**OBJETIVO 1**
Enumera los autores que la introducción nombra de forma individual.
**OBJETIVO 2**
Prosigue la introducción sobre el pensamiento libertario a partir de su última oración.

INTRODUCCIÓN

Hace medio siglo, cuando andaba yo esforzándome para poder articular una filosofía política y social con la que mi voz interior estuviera de acuerdo, adquirí mi primera experiencia con eso que se ha venido a llamar pensamiento libertario. Yo había leído —y disfrutado— con la lectura de filósofos clásicos como John Locke, John Stuart Mill, los estoicos y otros que se tomaron en serio las penas sufridas por el individuo a manos de los sistemas políticos. El hecho de descubrir los escritos de H. L. Mencken, durante los primeros días de estudio, me puso en contacto por primera vez con toda la serie de críticos contemporáneos de los patrones de comportamiento estatal. Fue en esa época que leí el libro titulado Nuestro Enemigo el Estado, escrito por Albert Jay Nock, cuando comenzó mi verdadera transformación intelectual. No poco después, comencé a interesarme cada vez menos por el estudio del razonamiento filosófico abstracto para pasar a interesarme cada vez en la forma de actuar de los sistemas políticos.

**DATOS MOSTRADOS**
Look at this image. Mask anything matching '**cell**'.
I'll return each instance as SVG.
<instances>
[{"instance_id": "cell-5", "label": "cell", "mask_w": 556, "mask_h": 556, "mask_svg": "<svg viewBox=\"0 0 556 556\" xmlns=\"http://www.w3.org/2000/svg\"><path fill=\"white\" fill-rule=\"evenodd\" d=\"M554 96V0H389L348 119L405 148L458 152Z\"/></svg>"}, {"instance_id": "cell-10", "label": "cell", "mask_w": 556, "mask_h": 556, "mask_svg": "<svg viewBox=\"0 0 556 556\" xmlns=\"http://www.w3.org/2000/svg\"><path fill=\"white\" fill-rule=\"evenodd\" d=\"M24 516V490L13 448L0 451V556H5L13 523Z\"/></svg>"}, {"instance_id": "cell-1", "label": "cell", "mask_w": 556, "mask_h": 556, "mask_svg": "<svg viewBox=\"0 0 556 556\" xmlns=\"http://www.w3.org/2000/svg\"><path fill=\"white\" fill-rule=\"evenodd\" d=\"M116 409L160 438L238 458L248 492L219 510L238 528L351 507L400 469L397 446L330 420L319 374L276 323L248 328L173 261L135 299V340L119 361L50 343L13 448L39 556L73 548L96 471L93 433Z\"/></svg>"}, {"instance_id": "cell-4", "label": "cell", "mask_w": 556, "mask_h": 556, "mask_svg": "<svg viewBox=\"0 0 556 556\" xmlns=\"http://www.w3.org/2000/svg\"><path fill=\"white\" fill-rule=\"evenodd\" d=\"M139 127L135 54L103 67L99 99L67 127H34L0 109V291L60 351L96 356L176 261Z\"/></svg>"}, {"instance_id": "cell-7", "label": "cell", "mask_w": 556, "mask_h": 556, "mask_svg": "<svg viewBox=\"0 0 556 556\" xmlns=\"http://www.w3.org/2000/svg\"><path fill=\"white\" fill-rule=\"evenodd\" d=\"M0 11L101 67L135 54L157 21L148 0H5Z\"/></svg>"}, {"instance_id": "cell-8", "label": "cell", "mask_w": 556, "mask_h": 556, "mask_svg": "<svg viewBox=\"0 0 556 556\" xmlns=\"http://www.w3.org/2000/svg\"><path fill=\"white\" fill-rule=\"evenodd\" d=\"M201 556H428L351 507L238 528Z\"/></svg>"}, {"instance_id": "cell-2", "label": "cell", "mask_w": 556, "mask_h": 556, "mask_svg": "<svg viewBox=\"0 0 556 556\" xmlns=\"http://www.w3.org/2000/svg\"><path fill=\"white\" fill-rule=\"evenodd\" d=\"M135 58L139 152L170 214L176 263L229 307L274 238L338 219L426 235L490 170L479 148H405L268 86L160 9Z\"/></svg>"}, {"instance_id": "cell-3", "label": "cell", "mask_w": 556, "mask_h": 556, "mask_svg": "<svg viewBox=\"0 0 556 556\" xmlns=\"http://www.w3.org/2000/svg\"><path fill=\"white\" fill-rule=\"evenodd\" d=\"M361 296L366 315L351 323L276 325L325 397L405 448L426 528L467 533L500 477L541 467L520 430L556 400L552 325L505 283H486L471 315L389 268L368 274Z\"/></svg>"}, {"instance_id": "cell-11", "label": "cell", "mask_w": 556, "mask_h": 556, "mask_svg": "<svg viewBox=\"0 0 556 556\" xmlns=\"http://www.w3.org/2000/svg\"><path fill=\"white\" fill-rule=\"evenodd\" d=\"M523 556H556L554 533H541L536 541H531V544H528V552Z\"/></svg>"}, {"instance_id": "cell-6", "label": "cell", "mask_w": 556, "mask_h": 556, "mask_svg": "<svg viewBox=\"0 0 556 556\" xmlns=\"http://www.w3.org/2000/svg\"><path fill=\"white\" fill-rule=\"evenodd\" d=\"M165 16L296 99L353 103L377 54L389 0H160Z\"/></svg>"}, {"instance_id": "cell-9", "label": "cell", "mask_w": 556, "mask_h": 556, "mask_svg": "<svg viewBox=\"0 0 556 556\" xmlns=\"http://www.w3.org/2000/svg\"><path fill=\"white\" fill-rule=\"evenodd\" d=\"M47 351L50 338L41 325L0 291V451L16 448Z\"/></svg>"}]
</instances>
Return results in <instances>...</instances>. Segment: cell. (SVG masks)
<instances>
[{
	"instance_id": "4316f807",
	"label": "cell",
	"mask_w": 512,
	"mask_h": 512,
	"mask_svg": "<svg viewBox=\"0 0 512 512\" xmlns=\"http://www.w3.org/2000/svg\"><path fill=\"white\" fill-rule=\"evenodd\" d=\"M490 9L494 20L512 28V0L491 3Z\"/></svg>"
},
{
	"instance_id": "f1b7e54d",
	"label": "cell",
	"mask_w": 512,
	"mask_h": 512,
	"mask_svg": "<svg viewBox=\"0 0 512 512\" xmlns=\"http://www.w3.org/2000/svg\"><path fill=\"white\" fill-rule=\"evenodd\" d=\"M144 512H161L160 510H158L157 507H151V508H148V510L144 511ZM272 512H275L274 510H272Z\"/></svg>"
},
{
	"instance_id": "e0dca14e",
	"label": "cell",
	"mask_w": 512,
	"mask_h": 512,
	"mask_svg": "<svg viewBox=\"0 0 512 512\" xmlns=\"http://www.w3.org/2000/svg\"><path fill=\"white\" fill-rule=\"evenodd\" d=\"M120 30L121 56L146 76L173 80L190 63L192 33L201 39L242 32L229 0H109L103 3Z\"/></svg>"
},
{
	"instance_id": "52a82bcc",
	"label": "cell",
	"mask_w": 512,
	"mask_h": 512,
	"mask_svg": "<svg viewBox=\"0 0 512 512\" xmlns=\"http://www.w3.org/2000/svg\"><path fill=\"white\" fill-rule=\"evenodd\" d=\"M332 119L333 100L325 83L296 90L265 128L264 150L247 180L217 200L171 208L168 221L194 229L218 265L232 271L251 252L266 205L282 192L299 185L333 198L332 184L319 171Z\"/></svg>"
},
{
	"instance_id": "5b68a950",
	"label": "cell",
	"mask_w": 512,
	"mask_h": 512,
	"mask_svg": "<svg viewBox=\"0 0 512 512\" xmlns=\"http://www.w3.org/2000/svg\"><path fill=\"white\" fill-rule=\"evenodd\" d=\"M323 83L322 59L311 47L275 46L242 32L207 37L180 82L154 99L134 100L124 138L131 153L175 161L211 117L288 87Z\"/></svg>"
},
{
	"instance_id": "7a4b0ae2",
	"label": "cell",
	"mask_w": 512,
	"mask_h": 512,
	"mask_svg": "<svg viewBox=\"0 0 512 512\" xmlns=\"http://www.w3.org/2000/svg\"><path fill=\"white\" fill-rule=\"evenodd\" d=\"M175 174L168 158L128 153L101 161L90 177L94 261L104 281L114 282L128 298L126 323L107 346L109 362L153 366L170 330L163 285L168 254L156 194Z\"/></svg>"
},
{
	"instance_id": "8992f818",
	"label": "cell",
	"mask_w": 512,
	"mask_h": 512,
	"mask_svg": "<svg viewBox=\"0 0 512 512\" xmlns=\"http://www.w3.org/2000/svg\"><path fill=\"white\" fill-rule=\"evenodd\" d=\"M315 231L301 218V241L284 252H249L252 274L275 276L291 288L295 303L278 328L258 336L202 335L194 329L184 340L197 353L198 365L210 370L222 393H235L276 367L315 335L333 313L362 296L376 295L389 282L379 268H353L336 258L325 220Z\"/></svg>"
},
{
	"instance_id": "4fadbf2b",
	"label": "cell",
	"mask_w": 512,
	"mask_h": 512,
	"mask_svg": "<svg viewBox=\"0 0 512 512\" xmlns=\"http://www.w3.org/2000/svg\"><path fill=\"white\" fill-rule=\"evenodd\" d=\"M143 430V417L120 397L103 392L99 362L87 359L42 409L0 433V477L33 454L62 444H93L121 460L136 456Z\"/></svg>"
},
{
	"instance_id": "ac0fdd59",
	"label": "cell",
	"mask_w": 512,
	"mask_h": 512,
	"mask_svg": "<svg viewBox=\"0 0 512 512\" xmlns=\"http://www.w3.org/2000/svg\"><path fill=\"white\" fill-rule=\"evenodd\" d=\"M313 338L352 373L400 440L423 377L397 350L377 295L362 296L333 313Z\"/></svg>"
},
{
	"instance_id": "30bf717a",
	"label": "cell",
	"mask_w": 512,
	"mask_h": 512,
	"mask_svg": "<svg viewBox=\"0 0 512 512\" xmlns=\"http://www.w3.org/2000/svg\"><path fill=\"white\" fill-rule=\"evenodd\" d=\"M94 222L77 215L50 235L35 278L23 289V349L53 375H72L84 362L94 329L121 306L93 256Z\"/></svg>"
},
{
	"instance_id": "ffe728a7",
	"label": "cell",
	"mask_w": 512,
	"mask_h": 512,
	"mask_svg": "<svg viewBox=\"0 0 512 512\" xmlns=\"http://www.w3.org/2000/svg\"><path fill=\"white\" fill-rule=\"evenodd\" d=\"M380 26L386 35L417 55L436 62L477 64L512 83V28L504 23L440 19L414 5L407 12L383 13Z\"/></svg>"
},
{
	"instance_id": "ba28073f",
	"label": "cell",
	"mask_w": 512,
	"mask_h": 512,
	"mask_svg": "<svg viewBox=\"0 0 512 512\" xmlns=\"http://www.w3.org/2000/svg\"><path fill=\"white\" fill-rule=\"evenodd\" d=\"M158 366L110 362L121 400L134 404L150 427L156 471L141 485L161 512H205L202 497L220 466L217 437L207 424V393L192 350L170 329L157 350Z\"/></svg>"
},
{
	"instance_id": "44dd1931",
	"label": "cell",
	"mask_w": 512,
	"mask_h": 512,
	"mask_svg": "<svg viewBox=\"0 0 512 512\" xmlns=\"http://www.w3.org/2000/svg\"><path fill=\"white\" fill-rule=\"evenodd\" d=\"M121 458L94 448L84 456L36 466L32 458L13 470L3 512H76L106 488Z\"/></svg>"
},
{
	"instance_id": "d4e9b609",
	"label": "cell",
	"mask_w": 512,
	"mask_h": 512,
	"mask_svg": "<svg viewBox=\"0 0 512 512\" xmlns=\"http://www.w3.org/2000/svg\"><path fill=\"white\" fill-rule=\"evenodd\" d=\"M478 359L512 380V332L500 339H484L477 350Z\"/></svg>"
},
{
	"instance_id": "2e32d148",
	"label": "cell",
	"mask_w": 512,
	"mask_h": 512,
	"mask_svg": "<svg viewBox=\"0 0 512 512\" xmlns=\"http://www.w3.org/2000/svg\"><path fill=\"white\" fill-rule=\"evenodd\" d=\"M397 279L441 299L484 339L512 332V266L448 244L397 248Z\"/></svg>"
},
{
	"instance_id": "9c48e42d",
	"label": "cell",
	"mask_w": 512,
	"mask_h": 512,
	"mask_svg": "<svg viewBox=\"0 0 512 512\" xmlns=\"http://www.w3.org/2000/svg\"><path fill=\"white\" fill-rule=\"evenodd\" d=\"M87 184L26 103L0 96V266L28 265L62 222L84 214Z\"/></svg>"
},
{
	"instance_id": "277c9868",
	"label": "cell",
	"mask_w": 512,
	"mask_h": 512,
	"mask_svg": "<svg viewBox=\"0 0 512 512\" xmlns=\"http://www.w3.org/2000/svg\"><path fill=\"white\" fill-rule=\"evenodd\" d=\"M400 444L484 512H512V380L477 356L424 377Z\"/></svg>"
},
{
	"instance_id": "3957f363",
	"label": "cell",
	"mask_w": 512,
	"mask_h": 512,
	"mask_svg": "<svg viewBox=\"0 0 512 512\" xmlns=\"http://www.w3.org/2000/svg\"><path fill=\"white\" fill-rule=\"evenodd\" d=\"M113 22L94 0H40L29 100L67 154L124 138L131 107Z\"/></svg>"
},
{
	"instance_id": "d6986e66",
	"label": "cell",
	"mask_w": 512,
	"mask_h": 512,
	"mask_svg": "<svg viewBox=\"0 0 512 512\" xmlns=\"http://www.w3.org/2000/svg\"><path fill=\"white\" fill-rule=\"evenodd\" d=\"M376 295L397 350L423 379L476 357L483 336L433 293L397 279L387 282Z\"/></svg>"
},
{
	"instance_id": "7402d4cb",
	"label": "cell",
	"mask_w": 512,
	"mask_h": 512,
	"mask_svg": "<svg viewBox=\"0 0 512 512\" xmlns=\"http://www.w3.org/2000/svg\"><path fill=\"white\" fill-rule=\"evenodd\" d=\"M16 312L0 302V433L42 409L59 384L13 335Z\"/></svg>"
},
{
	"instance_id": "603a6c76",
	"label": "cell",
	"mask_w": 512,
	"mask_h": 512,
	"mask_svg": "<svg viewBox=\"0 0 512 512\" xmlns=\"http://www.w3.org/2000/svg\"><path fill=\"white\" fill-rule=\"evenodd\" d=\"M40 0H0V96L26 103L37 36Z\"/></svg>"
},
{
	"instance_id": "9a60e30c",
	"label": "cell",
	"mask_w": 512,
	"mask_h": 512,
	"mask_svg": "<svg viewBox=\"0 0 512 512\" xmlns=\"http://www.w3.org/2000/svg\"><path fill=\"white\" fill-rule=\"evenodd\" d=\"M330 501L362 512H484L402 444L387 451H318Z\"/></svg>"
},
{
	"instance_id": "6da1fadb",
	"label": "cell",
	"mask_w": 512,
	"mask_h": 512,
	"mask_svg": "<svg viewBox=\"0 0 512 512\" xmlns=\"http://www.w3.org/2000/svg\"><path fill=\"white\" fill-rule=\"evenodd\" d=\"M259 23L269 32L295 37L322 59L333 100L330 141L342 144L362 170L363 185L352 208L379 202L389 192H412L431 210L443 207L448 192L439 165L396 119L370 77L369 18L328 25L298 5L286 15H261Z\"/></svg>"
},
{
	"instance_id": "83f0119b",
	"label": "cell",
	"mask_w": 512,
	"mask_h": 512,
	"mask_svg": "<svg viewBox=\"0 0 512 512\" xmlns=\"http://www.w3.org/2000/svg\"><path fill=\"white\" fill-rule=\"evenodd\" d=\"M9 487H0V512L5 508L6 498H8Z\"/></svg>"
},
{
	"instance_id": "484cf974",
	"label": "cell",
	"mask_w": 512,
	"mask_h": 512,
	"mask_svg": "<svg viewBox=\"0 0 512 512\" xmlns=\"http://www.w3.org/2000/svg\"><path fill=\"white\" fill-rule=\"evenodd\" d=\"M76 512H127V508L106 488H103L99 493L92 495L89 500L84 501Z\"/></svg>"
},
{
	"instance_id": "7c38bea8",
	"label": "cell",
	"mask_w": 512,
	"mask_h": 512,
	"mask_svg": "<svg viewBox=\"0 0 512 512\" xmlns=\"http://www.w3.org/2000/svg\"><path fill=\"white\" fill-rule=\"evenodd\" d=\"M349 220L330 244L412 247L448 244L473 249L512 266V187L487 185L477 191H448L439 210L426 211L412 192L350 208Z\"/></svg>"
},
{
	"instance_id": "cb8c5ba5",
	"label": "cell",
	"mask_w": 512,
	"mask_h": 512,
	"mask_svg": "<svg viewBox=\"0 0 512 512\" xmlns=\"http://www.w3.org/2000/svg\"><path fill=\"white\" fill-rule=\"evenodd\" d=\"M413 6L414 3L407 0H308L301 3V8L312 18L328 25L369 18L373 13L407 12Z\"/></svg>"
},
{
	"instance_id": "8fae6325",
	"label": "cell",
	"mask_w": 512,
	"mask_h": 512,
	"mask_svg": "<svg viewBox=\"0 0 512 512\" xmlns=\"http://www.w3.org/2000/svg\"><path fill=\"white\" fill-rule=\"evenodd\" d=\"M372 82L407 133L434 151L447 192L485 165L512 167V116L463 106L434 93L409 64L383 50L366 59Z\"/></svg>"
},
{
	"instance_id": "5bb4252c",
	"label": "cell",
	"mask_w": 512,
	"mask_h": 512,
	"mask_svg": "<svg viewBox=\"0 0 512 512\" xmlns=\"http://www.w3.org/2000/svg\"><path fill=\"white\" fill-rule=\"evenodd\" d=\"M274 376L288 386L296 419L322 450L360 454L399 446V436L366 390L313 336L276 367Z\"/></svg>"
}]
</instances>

--

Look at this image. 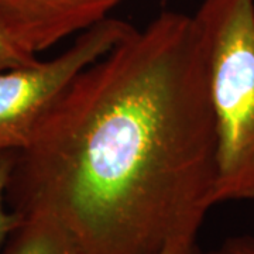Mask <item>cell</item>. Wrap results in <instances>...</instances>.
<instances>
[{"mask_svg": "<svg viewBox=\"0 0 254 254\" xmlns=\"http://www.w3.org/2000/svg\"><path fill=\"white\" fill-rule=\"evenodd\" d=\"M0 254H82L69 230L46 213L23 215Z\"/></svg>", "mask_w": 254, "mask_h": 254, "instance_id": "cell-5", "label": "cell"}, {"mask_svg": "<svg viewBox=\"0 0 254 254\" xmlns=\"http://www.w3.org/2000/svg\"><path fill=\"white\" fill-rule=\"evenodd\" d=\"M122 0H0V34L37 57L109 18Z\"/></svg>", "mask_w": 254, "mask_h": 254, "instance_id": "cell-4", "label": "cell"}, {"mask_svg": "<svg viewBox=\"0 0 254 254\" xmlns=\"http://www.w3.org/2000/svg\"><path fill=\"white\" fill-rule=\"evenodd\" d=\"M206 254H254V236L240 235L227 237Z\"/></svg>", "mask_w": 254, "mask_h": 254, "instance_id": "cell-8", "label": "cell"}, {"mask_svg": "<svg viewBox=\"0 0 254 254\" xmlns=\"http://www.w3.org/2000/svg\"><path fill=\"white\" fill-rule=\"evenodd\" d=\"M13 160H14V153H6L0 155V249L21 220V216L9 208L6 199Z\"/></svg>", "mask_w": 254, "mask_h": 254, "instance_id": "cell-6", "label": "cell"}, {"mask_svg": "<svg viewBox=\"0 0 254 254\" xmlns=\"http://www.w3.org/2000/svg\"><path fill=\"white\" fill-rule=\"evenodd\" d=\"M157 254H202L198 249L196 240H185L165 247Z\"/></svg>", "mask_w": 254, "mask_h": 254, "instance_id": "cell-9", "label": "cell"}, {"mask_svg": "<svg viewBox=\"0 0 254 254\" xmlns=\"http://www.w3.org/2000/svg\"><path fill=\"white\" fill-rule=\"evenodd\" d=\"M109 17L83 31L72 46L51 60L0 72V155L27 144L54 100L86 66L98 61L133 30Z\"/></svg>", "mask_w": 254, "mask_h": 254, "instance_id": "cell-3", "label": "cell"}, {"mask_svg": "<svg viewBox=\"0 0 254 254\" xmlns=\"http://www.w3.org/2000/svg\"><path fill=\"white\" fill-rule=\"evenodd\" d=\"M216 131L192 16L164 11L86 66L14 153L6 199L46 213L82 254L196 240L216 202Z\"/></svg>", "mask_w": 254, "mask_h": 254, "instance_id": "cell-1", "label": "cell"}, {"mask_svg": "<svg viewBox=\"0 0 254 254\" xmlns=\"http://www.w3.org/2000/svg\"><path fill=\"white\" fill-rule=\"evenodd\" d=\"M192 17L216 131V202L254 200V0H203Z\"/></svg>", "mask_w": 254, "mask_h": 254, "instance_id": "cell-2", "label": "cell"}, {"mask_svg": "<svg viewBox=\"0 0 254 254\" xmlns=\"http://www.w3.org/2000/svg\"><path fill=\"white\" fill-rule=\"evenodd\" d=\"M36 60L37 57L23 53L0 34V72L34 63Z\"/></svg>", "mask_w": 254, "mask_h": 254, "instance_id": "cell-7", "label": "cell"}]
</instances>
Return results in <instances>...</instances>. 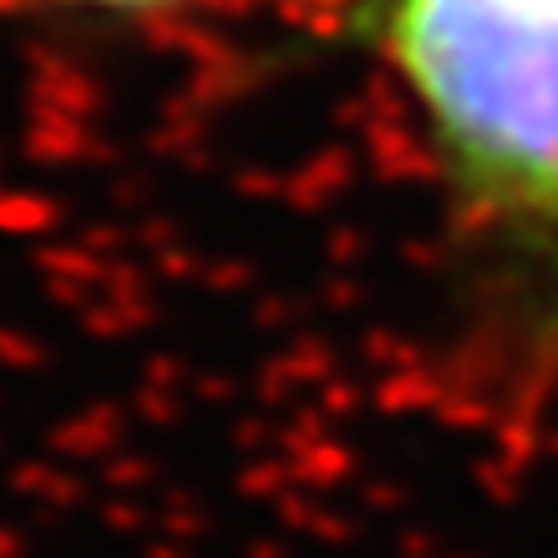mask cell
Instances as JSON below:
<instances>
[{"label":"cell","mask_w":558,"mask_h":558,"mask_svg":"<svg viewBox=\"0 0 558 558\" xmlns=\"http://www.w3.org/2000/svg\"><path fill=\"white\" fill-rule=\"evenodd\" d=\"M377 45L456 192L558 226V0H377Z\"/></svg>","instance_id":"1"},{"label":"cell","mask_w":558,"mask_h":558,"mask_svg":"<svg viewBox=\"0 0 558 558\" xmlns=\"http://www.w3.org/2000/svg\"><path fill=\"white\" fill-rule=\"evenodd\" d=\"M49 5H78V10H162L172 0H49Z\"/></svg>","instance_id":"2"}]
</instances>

**RESULTADO ESPERADO 1**
John Locke
John Stuart Mill
H. L. Mencken
Albert Jay Nock

**RESULTADO ESPERADO 2**
Uno de los problemas principales de la filosofía política descansa en el hecho de que ésta exige la tarea de descifrar el pensamiento abstracto del autor que la escribe. ¿Se encuentran estos enfoques sobre el «estado de naturaleza», tal y como éste fue entendido por Hobbes, Rousseau o Locke, avalados por estudios empíricos realizados sobre sociedades históricas sin Estado, o se trata más bien de las experiencias de vida, la especulación intuitiva, el adoctrinamiento, el inconsciente colectivo y otras influencias del interior humano lo que en verdad tiene el autor en mente? Como el conocimiento que tenemos sobre el mundo está impregnado de subjetividad, también cabe plantearse la misma cuestión sobre cualquiera que se dedique a la filosofía especulativa: ¿Resulta posible salirnos de nosotros mismos para poder comentar sobre el mundo libre de las cargas que ejerce nuestro propio pensamiento sobre ello? ¿Tenía razón Heisenberg al contarnos que el observador constituye un ingrediente central en eso que se observa? El tipo de expectativas que tenemos sobre los sistemas políticos ejercen un alto poder de seducción sobre nosotros en relación a cómo estos deberían funcionar.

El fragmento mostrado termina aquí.